• [Extract provided]:
----
Madras High Court|03 December, 2009

JUDGMENT / ORDER

(Order of the Court was made by D.MURUGESAN,J) The petitioner by name A.Joel Poul Antony is a practising Advocate of this Court. He has filed this probono publico seeking a direction, in the nature of writ, forbearing the Union of India and the Board for Control of Cricket in India (BCCI) from conducting Test Matches and One Day Matches, besides 20/20 Matches, with Srilankan Cricket Team, scheduled to be conducted from 16.11.2009 to 27.12.2009 and in future.
2.Initially, the petitioner approached this Court for a similar relief when there was a proposal to sent Indian Cricket Team to Srilanka to play tri-series cricket matches at Colombo, which were scheduled to be held on 11.09.2009 and 12.09.2009. Though this Court issued notice on 01.09.2009, by an order dated 09.09.2009, rejected the interim relief seeking to restrain BCCI from sending Indian Cricket Team to Srilanka to play the tri-series. By the time the writ petition was taken up for hearing, the above said tri-series matches were concluded and therefore the writ petition could not be decided on merits. Therefore, the petitioner filed M.P.(MD)No.2 of 2009 seeking to amend the prayer in view of the subsequent decision of the respondents to allow Srilankan Cricket Team to play matches in India and that petition was ordered by this Court on 16.11.2009.
----
• [Records for this exercise]:
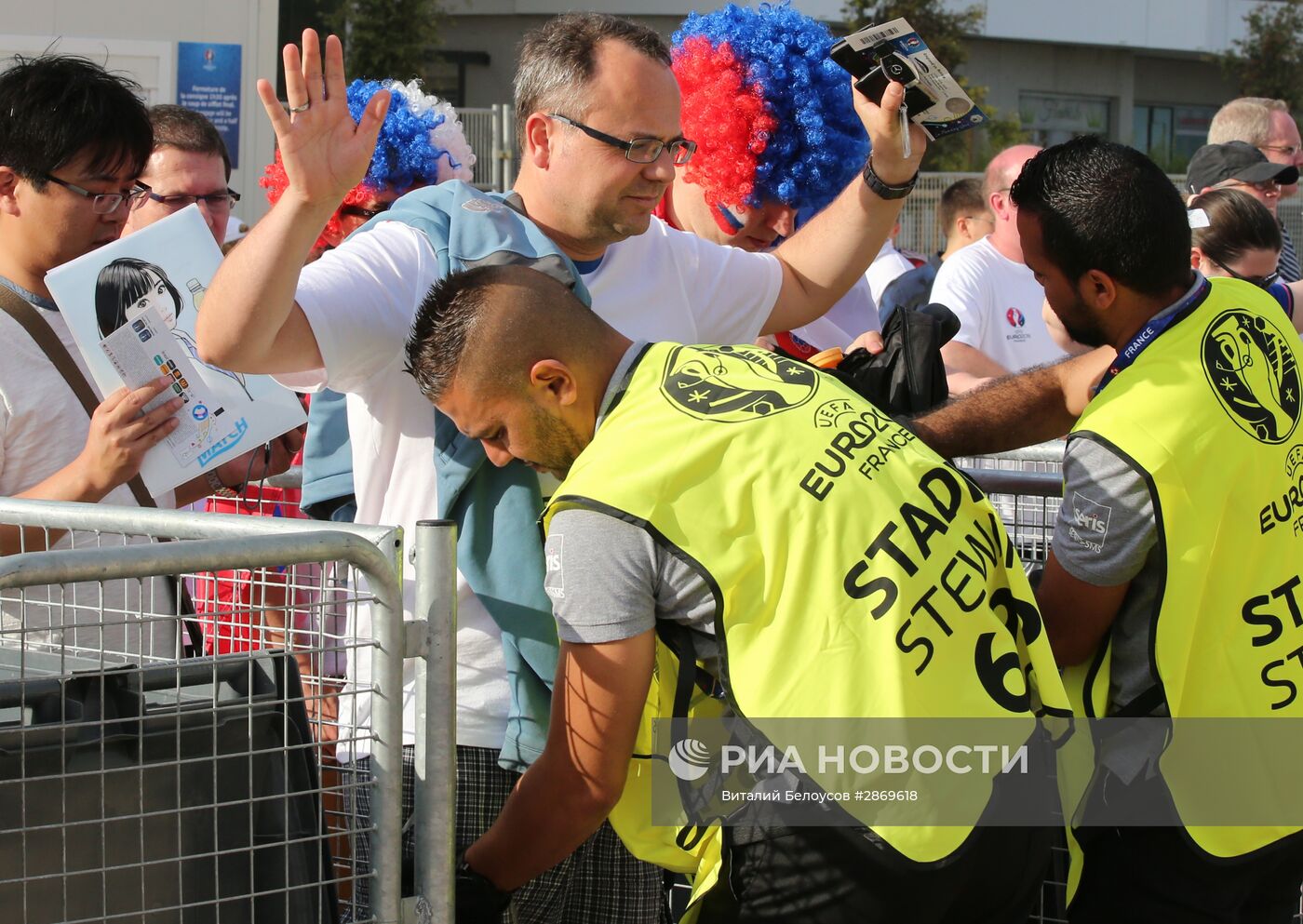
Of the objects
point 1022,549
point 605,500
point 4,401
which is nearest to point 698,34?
point 1022,549

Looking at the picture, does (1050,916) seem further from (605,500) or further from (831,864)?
(605,500)

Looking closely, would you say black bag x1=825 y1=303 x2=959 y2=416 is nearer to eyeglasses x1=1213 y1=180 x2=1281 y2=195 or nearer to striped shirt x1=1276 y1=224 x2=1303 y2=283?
eyeglasses x1=1213 y1=180 x2=1281 y2=195

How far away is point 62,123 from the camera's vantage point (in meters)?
2.87

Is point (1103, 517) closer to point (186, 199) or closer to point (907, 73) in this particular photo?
point (907, 73)

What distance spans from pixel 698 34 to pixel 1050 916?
2626 mm

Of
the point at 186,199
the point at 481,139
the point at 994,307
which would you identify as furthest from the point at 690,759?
the point at 481,139

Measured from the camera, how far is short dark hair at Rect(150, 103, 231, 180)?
4102mm

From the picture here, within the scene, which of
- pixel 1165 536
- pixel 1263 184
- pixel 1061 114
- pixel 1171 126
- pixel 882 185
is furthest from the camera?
pixel 1171 126

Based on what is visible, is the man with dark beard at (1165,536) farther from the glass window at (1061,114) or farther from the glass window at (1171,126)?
the glass window at (1171,126)

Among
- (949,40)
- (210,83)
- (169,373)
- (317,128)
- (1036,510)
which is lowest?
(1036,510)

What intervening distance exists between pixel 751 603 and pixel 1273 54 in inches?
1073

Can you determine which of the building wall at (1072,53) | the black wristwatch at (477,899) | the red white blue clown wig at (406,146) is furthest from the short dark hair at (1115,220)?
the building wall at (1072,53)

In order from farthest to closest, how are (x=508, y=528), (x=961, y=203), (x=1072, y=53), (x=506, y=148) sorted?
(x=1072, y=53) < (x=506, y=148) < (x=961, y=203) < (x=508, y=528)

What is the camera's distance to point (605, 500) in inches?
73.0
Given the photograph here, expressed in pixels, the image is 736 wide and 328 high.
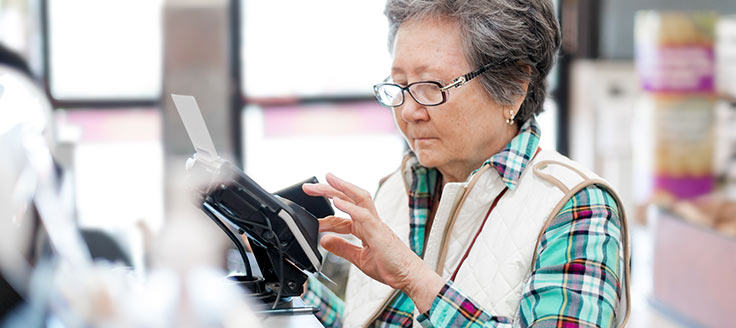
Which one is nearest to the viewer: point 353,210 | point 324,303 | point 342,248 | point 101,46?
point 353,210

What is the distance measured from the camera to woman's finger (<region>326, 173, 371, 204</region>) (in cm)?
120

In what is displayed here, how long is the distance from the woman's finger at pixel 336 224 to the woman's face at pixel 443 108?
0.79 feet

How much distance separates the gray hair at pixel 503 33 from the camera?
1356mm

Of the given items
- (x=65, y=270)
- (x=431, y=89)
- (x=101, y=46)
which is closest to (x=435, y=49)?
(x=431, y=89)

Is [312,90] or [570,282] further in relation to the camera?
[312,90]

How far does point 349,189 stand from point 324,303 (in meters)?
0.45

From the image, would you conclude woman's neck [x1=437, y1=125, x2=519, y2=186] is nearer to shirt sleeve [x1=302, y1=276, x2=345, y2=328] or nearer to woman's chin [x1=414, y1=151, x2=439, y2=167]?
woman's chin [x1=414, y1=151, x2=439, y2=167]

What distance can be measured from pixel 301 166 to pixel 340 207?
3536 mm

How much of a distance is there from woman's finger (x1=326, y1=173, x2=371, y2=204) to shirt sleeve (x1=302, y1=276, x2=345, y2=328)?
1.31ft

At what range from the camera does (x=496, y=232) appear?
1.33m

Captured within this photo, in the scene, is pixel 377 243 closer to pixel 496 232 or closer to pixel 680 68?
pixel 496 232

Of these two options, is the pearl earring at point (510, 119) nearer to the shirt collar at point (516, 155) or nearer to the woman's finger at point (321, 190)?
the shirt collar at point (516, 155)

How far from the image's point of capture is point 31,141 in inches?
31.4

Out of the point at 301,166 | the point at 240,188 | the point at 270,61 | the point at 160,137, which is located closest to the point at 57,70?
the point at 160,137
----
• [Required task A]: Return the passage of the court judgment starting with "Madras High Court|03" and going on through "and in future.", word for word.
• [Required task B]: Retype the rows word for word, starting with the line with "How much of" and going on through the last line of the rows.
The rows are unrelated to the court judgment.

• [Written answer A]:
Madras High Court|03 December, 2009

JUDGMENT / ORDER

(Order of the Court was made by D.MURUGESAN,J) The petitioner by name A.Joel Poul Antony is a practising Advocate of this Court. He has filed this probono publico seeking a direction, in the nature of writ, forbearing the Union of India and the Board for Control of Cricket in India (BCCI) from conducting Test Matches and One Day Matches, besides 20/20 Matches, with Srilankan Cricket Team, scheduled to be conducted from 16.11.2009 to 27.12.2009 and in future.

• [Written answer B]:
How much of a distance is there from woman's finger (x1=326, y1=173, x2=371, y2=204) to shirt sleeve (x1=302, y1=276, x2=345, y2=328)?
1.31ft

At what range from the camera does (x=496, y=232) appear?
1.33m

Captured within this photo, in the scene, is pixel 377 243 closer to pixel 496 232 or closer to pixel 680 68?
pixel 496 232

Of these two options, is the pearl earring at point (510, 119) nearer to the shirt collar at point (516, 155) or nearer to the woman's finger at point (321, 190)?
the shirt collar at point (516, 155)

How far from the image's point of capture is point 31,141 in inches?
31.4

Out of the point at 301,166 | the point at 240,188 | the point at 270,61 | the point at 160,137, which is located closest to the point at 57,70?
the point at 160,137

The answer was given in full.